> [Goals]
[1] Quote word for word from the DA 9000 wheel set thread the passage between "C24 is really" and "Campy's pre-built wheelsets.", inclusive.
[2] Please translate this sentence from the DA 9000 wheel set thread into Spanish: "I've been riding the 9000 series C35s this spring/summer."

# DA 9000 wheel set



## rose.johnp (Jul 20, 2011)

Anyone riding any of the 9000 wheel sets? How do like them? I'm thinking of upgrading to the c24 in the spring, I'm looking for a solid set of all around wheels for a Clydesdale. I haven't read to many reviews from consumers. I like the 24 which are clincher/tubeless option and the aluminum braking surface. I'm also eyeing a set mavic ksyriums.


----------



## Cinelli 82220 (Dec 2, 2010)

C24 is really nice but very light. 
I'd go 9000 hubs on DT rims, 24 front and 28 rear. Cheaper/more durable than the C24.
Mavic=no way.


----------



## Eric_H (Feb 5, 2004)

I've been riding the 9000 series C35s this spring/summer. Riding them with 700x25 GP4000S tires. Overall very happy with this setup, reasonably aero, reasonably light. The build quality of the Shimano wheels seem excellent, much higher than Mavic and on-par with Campy's pre-built wheelsets.

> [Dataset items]
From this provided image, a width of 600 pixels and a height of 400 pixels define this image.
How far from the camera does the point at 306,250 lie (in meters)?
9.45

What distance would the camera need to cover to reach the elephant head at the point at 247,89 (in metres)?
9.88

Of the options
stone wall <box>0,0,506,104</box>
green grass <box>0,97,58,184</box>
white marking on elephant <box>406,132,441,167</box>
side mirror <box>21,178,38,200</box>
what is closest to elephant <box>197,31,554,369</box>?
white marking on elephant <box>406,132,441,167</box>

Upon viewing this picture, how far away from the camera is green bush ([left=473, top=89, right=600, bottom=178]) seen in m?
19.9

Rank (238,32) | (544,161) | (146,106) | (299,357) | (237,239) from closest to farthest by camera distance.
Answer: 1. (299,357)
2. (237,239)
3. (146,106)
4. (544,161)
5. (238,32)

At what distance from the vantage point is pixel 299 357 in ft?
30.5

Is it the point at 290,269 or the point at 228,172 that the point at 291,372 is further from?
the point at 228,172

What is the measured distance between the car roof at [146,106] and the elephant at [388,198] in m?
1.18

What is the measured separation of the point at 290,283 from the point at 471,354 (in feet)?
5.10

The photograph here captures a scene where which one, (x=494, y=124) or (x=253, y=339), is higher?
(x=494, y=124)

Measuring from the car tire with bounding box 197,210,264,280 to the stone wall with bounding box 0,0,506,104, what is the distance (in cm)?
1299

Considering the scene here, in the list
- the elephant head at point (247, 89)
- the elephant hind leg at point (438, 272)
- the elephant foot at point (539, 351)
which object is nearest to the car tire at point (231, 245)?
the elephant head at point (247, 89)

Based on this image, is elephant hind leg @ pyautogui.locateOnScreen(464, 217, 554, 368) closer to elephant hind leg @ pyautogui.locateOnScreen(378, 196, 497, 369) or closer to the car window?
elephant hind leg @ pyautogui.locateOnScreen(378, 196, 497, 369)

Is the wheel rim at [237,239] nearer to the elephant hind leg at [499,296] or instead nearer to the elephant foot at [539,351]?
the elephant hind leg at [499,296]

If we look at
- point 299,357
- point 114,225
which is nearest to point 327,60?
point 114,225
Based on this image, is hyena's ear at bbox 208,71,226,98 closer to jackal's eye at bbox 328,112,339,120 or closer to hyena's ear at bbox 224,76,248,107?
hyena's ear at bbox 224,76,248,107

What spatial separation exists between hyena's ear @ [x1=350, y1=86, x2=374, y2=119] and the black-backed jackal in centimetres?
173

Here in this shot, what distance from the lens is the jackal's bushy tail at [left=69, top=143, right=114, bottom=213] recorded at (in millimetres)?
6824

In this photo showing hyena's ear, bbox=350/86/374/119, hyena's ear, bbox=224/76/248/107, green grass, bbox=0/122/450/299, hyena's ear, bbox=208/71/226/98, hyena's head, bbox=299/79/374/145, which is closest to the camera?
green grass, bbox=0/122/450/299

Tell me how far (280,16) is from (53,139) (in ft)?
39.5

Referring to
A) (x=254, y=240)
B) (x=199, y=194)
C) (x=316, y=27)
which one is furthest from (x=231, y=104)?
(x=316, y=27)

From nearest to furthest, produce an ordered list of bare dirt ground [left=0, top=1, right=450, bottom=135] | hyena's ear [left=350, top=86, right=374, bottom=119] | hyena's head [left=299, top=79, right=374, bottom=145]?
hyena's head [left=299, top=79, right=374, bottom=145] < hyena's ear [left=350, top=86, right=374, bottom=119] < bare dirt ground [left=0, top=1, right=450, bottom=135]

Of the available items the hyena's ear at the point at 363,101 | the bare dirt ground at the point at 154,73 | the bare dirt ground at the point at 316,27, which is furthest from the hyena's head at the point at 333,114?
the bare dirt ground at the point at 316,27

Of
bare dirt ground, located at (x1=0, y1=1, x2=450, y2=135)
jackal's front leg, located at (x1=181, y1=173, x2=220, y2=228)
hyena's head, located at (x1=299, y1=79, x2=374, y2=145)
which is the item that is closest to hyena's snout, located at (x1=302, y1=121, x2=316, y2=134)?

> [Solution set]
[1]
C24 is really nice but very light. 
I'd go 9000 hubs on DT rims, 24 front and 28 rear. Cheaper/more durable than the C24.
Mavic=no way.


----------



## Eric_H (Feb 5, 2004)

I've been riding the 9000 series C35s this spring/summer. Riding them with 700x25 GP4000S tires. Overall very happy with this setup, reasonably aero, reasonably light. The build quality of the Shimano wheels seem excellent, much higher than Mavic and on-par with Campy's pre-built wheelsets.

[2] Esta primavera/verano he estado rodando con las C35 de la serie 9000.